On Tuesday, the White House released a report on school safety that recommends, among other things, that the Department of Education get rid of guidance issued by the Obama administration relating to school discipline. The report of the Federal Commission on School Safety, created by President Trump and led by Education Secretary Betsy DeVos, also called for schools and states to consider a long list of other actions aimed at making schools more safe.
Many have been expecting the Trump administration to scrap Obama-era guidance on school discipline, which had been aimed at reducing the number of suspensions and expulsions, especially for students of color.
That guidance, which came in a Dear Colleague letter, warned schools that they might be breaking the law if they adopt a discipline policy which “is neutral on its face—meaning that the policy itself does not mention race—and is administered in an evenhanded manner but has a disparate impact, i.e., a disproportionate and unjustified effect on students of a particular race.”
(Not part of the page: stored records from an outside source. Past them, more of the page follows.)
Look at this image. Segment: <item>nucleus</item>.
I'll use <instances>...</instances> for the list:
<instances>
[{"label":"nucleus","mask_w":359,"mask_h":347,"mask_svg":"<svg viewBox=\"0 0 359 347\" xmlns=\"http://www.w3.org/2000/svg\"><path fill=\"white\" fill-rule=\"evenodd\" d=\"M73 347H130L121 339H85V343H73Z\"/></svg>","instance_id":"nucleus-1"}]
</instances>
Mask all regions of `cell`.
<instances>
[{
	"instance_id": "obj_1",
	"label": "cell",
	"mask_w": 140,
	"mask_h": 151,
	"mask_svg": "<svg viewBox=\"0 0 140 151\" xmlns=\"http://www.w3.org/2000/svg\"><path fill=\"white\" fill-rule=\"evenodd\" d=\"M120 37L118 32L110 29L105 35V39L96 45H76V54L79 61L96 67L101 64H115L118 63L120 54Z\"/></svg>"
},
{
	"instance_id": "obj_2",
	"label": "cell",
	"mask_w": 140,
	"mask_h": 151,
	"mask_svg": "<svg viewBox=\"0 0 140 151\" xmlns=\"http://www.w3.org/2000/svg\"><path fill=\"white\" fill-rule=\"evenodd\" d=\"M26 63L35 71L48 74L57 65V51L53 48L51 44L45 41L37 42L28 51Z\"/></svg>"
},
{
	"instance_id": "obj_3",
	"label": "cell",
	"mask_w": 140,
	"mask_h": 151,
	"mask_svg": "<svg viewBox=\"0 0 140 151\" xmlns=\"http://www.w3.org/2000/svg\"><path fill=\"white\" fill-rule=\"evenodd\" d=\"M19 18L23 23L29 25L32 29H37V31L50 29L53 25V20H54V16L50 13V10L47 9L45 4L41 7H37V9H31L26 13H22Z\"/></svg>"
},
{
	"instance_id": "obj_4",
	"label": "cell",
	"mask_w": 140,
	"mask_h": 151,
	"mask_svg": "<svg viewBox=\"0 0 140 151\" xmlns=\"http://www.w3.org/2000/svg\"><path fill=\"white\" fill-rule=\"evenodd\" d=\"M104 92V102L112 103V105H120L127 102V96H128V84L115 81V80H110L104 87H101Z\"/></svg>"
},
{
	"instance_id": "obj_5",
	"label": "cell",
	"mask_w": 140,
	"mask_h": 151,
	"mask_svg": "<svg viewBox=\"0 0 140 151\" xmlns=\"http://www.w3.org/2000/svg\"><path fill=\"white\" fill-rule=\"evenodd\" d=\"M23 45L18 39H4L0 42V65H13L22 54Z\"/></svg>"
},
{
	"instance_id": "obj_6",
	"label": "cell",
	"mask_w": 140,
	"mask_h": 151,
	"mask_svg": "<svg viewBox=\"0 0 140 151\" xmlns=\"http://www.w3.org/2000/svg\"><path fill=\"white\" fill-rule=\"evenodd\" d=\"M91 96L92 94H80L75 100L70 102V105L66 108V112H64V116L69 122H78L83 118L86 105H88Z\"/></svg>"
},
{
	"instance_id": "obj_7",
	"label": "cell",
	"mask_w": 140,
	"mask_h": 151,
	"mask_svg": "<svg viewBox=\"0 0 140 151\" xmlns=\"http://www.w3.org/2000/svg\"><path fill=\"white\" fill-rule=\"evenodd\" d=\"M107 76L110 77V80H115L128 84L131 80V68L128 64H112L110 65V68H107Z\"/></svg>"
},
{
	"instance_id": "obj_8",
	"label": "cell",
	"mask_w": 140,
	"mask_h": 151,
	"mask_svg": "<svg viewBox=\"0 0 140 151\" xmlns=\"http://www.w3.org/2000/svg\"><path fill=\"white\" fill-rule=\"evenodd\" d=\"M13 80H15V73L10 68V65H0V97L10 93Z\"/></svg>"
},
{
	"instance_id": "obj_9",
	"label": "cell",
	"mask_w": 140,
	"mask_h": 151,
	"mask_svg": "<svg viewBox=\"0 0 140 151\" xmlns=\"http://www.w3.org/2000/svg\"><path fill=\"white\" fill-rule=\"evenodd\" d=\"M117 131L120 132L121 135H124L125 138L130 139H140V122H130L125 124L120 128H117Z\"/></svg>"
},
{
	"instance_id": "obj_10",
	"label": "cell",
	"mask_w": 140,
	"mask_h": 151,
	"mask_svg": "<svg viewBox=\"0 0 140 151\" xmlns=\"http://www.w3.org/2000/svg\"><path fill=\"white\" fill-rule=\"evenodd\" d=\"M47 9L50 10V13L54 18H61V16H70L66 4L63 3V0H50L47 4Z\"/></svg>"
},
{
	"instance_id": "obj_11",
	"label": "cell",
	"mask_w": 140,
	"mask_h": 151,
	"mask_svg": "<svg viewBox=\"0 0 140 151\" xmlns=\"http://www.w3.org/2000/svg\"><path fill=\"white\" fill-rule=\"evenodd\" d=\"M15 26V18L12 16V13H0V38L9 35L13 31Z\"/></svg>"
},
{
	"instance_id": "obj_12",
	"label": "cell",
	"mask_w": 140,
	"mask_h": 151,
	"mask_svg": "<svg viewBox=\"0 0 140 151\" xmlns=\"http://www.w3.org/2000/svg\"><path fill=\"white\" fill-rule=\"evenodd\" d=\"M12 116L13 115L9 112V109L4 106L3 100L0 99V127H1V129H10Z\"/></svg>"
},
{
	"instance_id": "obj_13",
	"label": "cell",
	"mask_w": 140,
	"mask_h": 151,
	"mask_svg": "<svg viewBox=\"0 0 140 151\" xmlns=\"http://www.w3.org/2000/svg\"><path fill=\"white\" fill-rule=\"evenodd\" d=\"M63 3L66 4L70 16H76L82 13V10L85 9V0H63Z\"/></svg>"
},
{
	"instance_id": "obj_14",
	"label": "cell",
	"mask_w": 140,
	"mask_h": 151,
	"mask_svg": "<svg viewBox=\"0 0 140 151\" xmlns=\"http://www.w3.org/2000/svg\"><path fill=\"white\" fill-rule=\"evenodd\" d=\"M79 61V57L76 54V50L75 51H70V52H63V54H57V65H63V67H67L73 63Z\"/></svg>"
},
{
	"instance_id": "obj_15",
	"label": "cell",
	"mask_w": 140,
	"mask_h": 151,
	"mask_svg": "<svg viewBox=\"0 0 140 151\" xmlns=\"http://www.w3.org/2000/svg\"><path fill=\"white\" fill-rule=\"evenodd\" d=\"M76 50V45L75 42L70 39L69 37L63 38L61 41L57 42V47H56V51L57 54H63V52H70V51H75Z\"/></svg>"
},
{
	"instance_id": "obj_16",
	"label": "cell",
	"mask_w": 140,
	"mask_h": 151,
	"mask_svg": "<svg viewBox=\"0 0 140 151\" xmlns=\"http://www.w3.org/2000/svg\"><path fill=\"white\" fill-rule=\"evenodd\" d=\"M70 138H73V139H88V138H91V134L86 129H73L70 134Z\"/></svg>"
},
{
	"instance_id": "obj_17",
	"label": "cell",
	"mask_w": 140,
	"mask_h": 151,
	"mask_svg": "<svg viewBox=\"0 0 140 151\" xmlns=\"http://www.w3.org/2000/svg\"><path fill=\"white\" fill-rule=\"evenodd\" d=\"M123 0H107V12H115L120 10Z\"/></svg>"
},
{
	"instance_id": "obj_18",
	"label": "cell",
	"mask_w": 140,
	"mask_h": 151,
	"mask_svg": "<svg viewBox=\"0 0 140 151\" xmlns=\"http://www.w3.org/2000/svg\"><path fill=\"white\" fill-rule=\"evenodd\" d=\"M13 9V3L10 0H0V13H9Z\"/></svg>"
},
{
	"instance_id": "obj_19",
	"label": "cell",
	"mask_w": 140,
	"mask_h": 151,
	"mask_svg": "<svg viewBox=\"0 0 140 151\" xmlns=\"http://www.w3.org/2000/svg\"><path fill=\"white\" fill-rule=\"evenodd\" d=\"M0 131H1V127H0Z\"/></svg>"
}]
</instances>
Earlier this year, Education Next published a forum on whether the Trump administration should retain, revise, or rescind the guidance developed by the Obama administration on school discipline.
In that debate, Dan Losen of the Civil Rights Project at UCLA argued that the guidance should remain in place in order to eliminate harm from unjustified discipline, and Michael Petrilli of the Thomas B. Fordham Institute made the case that the the guidance is based on an inaccurate understanding of discipline data and amounts to an overreach of federal power.
In an earlier article for Education Next, “Civil Rights Enforcement Gone Haywire,” Richard A. Epstein analyzed the legal reasoning behind the Obama-era guidance on school discipline.